At present a large proportion of properties fall into this category.
Paul Williams, head of agency at the Bristol office of Bruton Knowles, believes further work needs to be done to ensure owners are aware of the new rules, and the practical implications should they not take appropriate action by the time the legislation comes into force.
Paul said: “If a landlord is able to rent out a property without having to do anything to it, then it is perfectly understandable that they would want to do so. It’s a bit like selling a car without having to put on new tyres, if the existing tyres are still legal.
“At present, awareness amongst occupiers remains relatively low, but this will only rise as time progresses as the potential impact of the legislation is recognised.
“From a tenant’s perspective, the forthcoming changes mean that they may find that they can potentially drive down their rent or threaten to move on if the required improvements aren’t made.
“The landlord will then be unable to re-let or sell the property without carrying out potentially costly works to improve its energy efficiency rating. If this scenario is repeated across a portfolio of investments, then the risks are easy to see.
“A landlord may find themselves with a portfolio of property which can’t be let without expensive improvements being carried out, and not even able to cut their losses and sell poorly performing assets which fail the EPC test. In the meantime under current rules they will remain liable for payment of business rates even if the property is empty.

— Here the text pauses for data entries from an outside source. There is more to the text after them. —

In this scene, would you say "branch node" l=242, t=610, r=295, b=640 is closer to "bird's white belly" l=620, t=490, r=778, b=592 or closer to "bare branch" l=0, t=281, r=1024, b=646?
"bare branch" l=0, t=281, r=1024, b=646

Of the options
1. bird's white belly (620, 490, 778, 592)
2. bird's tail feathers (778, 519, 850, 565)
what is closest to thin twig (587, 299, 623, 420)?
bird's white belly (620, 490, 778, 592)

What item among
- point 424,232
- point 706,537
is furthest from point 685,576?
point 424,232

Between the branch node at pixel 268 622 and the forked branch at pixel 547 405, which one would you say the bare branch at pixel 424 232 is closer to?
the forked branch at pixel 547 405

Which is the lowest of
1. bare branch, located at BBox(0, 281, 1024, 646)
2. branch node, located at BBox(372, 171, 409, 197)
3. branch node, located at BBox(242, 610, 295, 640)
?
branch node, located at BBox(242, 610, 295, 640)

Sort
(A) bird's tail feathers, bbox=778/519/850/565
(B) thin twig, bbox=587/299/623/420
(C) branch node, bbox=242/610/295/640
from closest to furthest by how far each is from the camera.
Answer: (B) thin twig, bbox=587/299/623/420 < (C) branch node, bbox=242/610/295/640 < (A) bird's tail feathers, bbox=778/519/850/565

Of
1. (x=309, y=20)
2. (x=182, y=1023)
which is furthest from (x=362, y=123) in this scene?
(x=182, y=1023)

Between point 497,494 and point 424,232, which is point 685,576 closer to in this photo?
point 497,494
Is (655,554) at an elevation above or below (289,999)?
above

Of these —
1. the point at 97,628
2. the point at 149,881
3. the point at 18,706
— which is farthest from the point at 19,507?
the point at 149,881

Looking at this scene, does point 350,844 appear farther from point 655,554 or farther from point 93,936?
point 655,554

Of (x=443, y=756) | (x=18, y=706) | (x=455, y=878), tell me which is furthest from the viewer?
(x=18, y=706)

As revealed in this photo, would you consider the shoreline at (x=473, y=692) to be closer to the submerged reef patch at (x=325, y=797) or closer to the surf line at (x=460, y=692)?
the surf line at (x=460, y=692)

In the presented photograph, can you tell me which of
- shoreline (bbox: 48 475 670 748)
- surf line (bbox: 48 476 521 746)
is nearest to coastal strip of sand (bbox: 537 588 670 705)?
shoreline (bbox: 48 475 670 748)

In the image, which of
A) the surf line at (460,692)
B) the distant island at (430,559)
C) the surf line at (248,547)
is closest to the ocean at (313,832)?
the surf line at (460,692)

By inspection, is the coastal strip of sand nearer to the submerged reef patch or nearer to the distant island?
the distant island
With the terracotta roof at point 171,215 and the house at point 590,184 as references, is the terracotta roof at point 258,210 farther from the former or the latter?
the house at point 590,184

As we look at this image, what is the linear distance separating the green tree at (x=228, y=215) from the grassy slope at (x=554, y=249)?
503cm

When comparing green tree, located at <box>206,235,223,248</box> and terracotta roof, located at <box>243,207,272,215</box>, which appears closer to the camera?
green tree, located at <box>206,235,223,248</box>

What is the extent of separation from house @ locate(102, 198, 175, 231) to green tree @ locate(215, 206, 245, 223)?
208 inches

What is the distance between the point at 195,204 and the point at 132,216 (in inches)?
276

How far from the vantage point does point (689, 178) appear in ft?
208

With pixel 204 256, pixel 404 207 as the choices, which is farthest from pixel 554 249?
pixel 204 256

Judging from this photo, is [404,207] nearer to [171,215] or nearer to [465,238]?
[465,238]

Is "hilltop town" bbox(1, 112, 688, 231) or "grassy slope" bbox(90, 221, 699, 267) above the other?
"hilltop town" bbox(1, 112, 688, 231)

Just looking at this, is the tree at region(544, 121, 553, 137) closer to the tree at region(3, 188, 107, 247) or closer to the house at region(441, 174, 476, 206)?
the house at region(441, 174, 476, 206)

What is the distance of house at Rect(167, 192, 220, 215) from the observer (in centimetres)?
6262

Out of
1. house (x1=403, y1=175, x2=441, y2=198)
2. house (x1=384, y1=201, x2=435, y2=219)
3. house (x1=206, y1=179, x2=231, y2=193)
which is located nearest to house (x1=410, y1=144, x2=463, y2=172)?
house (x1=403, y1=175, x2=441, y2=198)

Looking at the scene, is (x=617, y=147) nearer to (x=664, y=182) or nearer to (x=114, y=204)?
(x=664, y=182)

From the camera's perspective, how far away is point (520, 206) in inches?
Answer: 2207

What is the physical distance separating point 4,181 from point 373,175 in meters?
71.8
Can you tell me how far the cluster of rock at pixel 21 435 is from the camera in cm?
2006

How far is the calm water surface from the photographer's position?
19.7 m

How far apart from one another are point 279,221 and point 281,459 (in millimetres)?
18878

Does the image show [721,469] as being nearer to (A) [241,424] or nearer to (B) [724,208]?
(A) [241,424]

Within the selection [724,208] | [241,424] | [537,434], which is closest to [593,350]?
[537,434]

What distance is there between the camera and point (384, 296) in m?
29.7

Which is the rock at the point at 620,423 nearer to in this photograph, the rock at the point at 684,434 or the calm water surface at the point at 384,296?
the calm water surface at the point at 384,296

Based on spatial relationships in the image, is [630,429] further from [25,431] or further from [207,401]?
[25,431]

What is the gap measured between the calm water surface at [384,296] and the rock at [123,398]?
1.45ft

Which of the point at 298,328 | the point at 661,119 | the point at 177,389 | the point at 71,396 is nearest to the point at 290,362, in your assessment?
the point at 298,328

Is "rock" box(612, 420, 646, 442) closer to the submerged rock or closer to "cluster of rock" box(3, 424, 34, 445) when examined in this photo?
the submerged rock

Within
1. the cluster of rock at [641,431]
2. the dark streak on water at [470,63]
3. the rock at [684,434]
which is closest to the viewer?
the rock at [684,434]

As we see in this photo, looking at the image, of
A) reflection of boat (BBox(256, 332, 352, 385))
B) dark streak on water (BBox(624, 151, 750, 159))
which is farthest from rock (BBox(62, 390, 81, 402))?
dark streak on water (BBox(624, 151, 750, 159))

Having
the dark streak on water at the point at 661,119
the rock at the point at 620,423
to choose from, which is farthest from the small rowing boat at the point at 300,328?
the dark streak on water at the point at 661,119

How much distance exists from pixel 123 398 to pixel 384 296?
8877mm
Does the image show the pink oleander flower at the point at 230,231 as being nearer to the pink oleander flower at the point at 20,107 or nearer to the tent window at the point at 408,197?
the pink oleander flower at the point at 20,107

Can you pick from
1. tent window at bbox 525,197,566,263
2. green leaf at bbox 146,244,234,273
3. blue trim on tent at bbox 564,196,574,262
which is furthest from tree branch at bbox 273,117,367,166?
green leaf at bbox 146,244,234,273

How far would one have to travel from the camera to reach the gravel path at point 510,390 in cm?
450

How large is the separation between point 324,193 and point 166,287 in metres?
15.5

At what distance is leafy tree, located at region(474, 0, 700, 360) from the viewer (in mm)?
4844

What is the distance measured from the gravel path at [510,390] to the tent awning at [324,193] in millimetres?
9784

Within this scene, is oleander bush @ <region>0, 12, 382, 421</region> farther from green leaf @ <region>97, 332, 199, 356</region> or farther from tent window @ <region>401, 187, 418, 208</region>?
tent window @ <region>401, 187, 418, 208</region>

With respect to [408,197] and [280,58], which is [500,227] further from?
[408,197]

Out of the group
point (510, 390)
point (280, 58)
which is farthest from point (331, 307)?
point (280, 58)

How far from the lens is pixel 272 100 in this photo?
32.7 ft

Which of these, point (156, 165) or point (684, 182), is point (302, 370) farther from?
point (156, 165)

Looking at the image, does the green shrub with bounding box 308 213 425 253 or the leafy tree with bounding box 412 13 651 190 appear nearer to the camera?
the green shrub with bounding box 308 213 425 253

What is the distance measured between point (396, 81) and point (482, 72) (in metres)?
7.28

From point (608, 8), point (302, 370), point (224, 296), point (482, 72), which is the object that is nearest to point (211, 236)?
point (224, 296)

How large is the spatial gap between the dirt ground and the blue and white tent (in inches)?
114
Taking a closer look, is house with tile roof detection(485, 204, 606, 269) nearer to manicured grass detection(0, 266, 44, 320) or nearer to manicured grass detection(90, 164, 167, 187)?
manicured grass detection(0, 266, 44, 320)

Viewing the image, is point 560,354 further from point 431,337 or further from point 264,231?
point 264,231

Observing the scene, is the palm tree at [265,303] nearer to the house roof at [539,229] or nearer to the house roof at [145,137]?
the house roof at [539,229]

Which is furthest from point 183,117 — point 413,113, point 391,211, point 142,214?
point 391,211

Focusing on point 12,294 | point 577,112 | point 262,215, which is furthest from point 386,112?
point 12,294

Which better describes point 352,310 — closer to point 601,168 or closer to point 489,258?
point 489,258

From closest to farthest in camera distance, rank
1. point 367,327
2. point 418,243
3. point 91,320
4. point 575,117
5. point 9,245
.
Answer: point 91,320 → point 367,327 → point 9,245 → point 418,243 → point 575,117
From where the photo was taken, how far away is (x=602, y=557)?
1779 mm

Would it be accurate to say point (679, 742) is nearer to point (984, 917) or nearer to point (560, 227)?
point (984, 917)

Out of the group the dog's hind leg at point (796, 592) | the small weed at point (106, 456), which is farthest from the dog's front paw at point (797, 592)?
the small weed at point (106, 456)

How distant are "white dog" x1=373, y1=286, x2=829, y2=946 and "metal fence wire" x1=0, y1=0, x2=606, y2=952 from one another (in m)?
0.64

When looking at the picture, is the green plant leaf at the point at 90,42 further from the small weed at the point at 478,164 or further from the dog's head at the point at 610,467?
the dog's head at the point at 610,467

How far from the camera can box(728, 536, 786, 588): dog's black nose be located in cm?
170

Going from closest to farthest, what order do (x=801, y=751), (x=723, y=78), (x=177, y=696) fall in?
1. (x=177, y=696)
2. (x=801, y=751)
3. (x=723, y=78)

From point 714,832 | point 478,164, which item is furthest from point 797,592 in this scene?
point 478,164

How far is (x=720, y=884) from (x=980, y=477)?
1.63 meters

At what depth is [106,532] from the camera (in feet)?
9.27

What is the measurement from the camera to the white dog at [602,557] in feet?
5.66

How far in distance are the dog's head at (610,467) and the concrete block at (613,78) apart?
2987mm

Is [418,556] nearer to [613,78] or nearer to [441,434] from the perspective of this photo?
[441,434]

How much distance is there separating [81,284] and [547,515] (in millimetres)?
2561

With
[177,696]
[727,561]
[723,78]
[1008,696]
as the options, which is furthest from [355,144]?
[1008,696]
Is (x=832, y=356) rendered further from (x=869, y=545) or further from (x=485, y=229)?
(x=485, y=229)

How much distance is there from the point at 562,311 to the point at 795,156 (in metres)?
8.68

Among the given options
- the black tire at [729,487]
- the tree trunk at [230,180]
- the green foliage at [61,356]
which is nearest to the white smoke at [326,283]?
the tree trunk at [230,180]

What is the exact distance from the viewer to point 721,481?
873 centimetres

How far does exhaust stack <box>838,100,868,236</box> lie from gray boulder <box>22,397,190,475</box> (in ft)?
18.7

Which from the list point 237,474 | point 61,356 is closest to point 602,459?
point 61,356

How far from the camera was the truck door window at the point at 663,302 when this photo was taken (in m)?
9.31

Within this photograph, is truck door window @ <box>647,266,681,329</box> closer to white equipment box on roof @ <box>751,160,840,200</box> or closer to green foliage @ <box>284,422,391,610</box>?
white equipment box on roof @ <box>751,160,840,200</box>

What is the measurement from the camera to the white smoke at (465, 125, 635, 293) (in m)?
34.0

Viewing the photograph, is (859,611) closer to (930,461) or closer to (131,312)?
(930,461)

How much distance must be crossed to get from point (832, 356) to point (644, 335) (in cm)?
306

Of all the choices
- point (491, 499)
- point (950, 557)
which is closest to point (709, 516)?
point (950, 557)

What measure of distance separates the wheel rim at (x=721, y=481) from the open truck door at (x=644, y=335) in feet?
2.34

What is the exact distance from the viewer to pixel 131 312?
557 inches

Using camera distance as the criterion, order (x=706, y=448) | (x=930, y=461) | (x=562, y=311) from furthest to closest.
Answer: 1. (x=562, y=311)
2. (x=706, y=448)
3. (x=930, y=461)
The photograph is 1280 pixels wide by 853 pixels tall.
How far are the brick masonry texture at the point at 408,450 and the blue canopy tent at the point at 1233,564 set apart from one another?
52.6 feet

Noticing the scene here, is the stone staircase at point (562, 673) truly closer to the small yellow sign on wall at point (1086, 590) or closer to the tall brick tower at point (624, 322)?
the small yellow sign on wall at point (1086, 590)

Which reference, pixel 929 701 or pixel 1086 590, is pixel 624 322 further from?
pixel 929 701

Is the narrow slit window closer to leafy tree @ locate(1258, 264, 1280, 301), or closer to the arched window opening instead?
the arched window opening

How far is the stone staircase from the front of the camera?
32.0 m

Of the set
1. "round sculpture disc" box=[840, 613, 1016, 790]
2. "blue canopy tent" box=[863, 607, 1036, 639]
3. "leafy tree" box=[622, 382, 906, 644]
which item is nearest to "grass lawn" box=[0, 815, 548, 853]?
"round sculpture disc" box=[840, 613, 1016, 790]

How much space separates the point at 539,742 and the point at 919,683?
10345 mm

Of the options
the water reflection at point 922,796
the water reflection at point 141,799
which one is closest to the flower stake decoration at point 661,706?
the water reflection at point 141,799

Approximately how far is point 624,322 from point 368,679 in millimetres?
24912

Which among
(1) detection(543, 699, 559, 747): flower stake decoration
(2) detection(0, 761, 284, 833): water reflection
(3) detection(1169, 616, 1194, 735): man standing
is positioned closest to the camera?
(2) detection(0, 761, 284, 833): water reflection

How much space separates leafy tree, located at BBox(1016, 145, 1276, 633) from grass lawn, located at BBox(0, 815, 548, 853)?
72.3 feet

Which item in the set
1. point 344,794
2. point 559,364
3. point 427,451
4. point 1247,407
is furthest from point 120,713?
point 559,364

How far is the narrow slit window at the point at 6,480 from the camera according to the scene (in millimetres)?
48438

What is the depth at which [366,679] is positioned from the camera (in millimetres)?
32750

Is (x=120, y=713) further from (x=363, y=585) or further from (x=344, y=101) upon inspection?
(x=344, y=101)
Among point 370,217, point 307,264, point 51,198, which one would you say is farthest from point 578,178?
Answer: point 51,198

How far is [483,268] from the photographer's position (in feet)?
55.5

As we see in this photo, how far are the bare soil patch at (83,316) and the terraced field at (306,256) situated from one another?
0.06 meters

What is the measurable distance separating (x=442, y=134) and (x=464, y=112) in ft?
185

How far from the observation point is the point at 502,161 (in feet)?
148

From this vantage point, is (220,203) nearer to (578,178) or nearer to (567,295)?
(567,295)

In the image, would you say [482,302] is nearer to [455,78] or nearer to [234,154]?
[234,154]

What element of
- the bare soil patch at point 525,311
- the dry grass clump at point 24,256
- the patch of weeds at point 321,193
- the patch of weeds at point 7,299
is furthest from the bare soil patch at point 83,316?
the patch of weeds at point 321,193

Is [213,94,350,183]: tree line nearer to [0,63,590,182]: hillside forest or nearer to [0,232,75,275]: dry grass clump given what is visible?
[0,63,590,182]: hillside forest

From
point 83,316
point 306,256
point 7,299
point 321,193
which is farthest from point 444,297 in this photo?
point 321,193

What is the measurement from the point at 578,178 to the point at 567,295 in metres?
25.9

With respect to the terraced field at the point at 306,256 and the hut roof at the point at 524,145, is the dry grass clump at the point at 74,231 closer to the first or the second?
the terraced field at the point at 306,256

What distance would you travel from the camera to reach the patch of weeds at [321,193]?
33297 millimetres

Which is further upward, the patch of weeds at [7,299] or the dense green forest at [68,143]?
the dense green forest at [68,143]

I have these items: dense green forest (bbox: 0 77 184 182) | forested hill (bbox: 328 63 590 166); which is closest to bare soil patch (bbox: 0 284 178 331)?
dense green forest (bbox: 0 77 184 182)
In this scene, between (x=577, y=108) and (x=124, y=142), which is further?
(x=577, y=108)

“Thinking you can do little or nothing is therefore not really an option unless owners are happy to risk ending up with a portfolio of void properties on their hands, whereas undertaking a programme of improvements over the next couple of years could help to spread the cost and minimise future risks.”
Paul added: “There is still time to make sure any properties are up to scratch in terms of energy performance.
“With Bristol basking in the Green Capital limelight, if ever there was a time to undertake any improvements then now is it.
“Our advice is to undertake any energy efficiency improvements during current void periods or lease breaks. They will more than likely be simple, low-cost measures which can be implemented and will have a significant impact on the energy rating of a building.”
In terms of residential properties, the new legislation is likely to affect both small buy to let landlords and large portfolio holders.
From 2016, residential tenants are able to insist that their landlords make energy efficiency improvements, and as with commercial premises, from 2018 houses and flats with a rating of “F” or “G” will be both unlettable and unsaleable by law.
Paul added: “We are trying to encourage residential property owners to draft a programme of capital improvements so that the necessary spend can be spread over three years rather than left to the last minute.